Yang's way of filming his characters in this space, blocking them off from one another by walls, framing them in doorways etc., certainly seems to suggest a distance in their relationship. After all, the man is just about to go to America on a business trip - this very ritual of togetherness is shadowed by an upcoming rupture.

As in 'Terroriser', there is something almost metaphysical about this scene, which seems to be about the material (walls, floors etc.). There are traces of previous occupants. The woman talks about what she intends to do with the room. Yet between the past and the future, these characters exist in a very empty present tense, ghosts in the house of predecessors and future selves. This feeling of being and yet not being quite there is quite familiar in Yang's work - we see it in the dream narrative of 'Terroriser', for example. One of his most recurring devices is to film action in window-reflections or mirrors, visualising the theme of alienation so central to his work (alienation from family, work, city etc.), but domesticating it, showing that the bigger alienations start with an alienation of the self. The vast jungle of the skyscraper-laden city is thus a literally monumental backdrop for the human shadowplays that comprise the drama.

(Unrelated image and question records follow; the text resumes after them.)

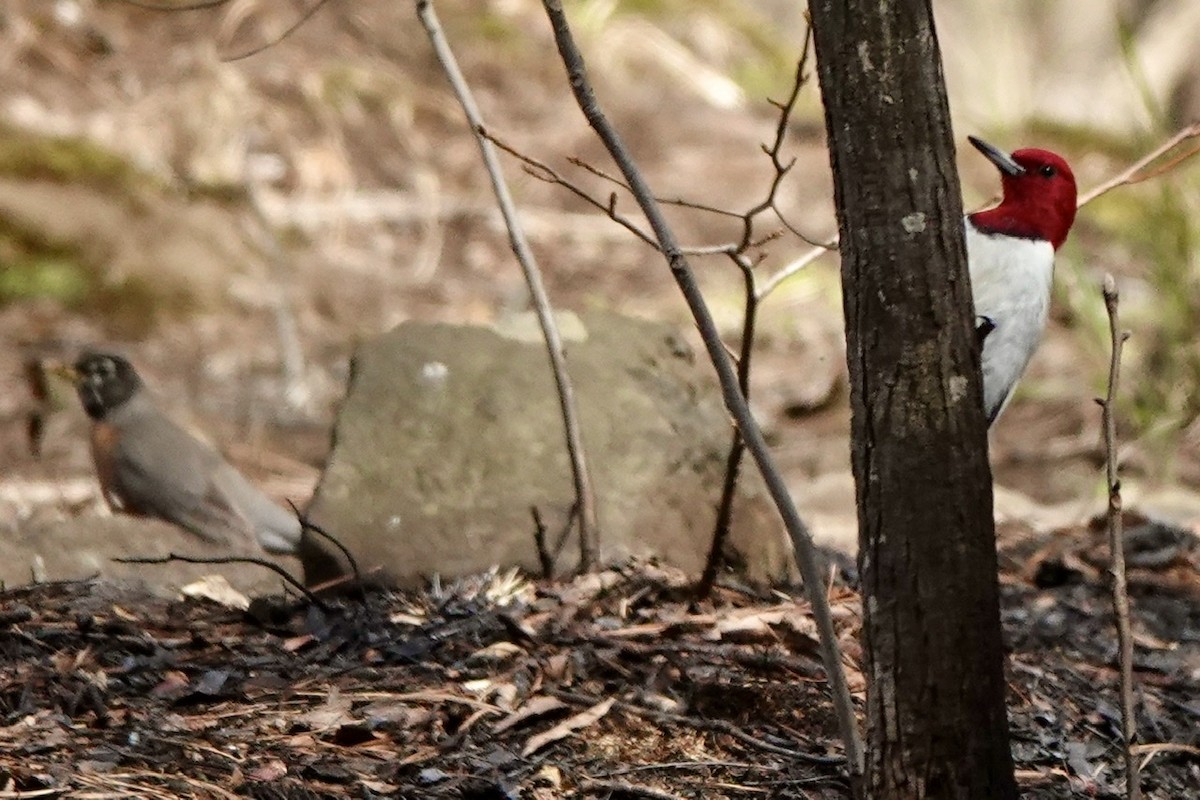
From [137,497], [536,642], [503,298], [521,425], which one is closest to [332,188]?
[503,298]

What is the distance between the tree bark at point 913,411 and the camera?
228 cm

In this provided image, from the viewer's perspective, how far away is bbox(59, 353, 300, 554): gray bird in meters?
6.01

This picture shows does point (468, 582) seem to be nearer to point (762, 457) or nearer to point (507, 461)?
point (507, 461)

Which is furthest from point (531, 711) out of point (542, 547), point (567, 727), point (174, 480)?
point (174, 480)

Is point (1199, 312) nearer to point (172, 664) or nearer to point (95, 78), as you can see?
point (172, 664)


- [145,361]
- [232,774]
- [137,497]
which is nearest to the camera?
[232,774]

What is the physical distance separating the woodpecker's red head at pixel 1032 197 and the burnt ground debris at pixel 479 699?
1.06m

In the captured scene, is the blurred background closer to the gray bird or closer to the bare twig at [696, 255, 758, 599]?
the gray bird

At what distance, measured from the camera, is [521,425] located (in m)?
4.43

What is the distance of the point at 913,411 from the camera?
7.66 ft

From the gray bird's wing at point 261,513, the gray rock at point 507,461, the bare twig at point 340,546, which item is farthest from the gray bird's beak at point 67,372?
the bare twig at point 340,546

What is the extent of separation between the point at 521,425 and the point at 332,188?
21.2ft

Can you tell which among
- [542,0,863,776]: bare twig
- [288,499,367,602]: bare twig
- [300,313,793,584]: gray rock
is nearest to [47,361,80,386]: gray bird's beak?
[300,313,793,584]: gray rock

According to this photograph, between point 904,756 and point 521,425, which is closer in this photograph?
point 904,756
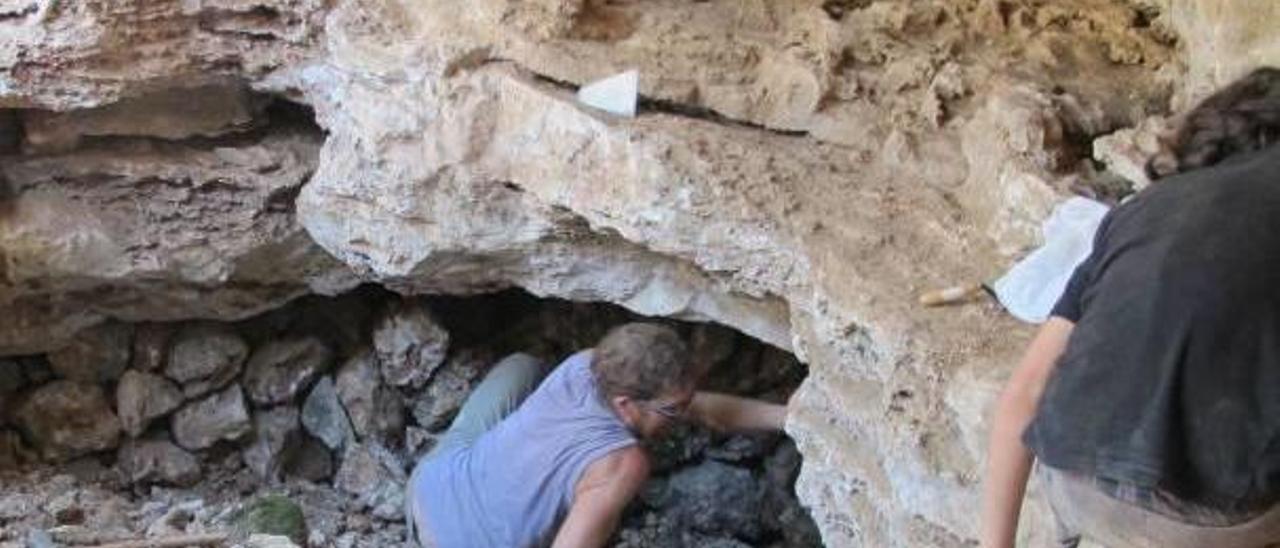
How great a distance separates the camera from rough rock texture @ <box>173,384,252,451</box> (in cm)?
420

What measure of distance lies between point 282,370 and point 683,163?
1745 mm

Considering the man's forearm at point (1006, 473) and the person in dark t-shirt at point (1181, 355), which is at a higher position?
the person in dark t-shirt at point (1181, 355)

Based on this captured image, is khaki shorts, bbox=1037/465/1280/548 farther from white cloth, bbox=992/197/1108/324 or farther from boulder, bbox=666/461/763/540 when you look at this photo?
boulder, bbox=666/461/763/540

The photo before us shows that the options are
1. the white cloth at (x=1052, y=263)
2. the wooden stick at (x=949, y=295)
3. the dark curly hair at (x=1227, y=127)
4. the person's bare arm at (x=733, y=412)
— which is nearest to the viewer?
the dark curly hair at (x=1227, y=127)

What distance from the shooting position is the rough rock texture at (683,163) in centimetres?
265

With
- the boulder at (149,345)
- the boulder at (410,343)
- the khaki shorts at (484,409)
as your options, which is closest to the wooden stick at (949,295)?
the khaki shorts at (484,409)

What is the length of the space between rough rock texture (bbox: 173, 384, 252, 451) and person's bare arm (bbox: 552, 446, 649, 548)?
1.33 meters

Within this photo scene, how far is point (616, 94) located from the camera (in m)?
3.03

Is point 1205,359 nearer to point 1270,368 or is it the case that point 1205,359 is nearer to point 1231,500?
point 1270,368

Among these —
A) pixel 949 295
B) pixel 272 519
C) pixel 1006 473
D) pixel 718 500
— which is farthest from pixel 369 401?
pixel 1006 473

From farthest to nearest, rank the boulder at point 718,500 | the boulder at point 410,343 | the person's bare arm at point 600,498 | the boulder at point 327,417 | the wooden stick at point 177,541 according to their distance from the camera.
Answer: the boulder at point 327,417, the boulder at point 410,343, the boulder at point 718,500, the person's bare arm at point 600,498, the wooden stick at point 177,541

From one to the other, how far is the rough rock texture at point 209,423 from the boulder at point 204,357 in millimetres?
46

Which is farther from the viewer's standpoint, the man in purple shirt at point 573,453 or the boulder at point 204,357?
the boulder at point 204,357

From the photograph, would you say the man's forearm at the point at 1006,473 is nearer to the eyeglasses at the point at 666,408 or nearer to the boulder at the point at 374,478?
the eyeglasses at the point at 666,408
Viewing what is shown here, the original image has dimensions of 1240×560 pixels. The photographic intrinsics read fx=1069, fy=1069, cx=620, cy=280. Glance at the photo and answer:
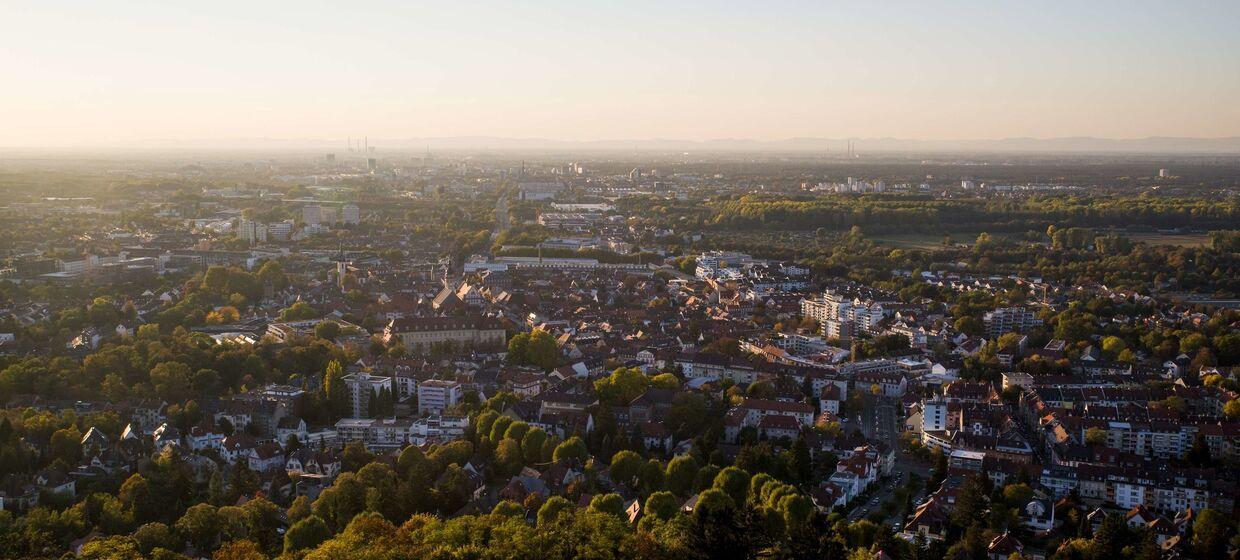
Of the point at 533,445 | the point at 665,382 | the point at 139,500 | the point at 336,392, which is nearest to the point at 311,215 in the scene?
the point at 336,392

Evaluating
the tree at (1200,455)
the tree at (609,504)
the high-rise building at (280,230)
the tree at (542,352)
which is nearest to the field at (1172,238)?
the tree at (1200,455)

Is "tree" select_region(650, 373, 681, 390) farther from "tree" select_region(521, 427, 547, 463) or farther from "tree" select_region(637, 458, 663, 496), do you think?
"tree" select_region(637, 458, 663, 496)

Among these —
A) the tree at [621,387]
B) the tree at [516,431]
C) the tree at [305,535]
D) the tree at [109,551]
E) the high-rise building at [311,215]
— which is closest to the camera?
the tree at [109,551]

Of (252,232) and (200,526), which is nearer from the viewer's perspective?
(200,526)

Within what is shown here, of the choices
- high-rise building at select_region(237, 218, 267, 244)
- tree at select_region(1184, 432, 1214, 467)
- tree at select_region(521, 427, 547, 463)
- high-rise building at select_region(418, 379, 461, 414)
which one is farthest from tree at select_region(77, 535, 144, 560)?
high-rise building at select_region(237, 218, 267, 244)

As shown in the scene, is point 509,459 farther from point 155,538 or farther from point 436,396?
point 155,538

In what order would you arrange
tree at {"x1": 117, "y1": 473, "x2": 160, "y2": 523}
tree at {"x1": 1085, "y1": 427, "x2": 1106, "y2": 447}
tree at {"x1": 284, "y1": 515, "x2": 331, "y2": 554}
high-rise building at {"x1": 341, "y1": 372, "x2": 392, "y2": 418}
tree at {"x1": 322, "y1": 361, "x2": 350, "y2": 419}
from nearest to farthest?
tree at {"x1": 284, "y1": 515, "x2": 331, "y2": 554} < tree at {"x1": 117, "y1": 473, "x2": 160, "y2": 523} < tree at {"x1": 1085, "y1": 427, "x2": 1106, "y2": 447} < tree at {"x1": 322, "y1": 361, "x2": 350, "y2": 419} < high-rise building at {"x1": 341, "y1": 372, "x2": 392, "y2": 418}

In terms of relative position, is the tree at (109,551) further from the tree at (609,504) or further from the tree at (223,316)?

As in the best novels, the best films crystallise their thematic and narrative intentions in the opening scene, which is why this sequence is so important. It also structures the narrative to come, which will chart the fragmentation of the relationship, and the separate, doom-laden destinies of the lovers. But although everything points to 'Taipei story' belonging to the third category, there is a humanism at work that brings it closer to the first. In 'Terroriser', the characters' lack of character was a crucial thematic element, but made it difficult for the viewer to be interested in their fate, forcing him/her to concentrate on their formal properties as part of the overall mise-en-scene.

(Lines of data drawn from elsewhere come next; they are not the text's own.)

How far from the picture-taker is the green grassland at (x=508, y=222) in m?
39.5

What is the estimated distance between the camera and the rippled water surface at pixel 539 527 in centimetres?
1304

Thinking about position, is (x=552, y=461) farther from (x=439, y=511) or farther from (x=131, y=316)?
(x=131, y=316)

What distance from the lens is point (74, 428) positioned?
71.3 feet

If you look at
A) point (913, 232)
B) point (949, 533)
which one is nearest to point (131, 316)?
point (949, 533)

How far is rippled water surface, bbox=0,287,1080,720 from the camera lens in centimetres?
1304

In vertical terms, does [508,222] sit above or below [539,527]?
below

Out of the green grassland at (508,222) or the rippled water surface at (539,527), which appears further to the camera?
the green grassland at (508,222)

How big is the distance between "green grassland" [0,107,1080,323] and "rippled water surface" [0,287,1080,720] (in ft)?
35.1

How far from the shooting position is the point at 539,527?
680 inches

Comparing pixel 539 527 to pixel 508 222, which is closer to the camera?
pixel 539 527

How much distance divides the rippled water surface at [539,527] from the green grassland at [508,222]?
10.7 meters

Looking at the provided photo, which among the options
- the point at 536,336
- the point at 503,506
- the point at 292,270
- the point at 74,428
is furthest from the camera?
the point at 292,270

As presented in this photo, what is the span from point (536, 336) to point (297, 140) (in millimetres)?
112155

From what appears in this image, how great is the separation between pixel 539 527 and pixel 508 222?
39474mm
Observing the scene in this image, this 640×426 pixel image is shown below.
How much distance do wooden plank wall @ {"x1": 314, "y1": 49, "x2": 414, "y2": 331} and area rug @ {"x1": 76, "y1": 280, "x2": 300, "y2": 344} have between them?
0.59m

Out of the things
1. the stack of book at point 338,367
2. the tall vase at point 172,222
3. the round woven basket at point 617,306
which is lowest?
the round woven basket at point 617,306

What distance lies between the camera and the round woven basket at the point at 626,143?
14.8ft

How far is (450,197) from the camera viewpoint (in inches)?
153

In 'Taipei story', as in 'Yi Yi', we are closer to 3-D characters, we are given insight into their personalities, their histories, their desires, their frustrations. We see them at work, at play, at home. We see them interacting with the city, even as they are defeated by it, rather than simply ground down by it. this is not to suggest a softening of Yang's formal rigour (there is none of the saccharine miramaxmusic of 'Yi yi' for instance), but in this case it is poignantly counterpointed by the characters, used to express their predicament, rather than a more abstract theme. Yang's greatest strength is the way he can turn a teeming city into an empty dreamscape, or turn the familiar everyday into something uncanny by moonlight. He could almost be a Surrealist.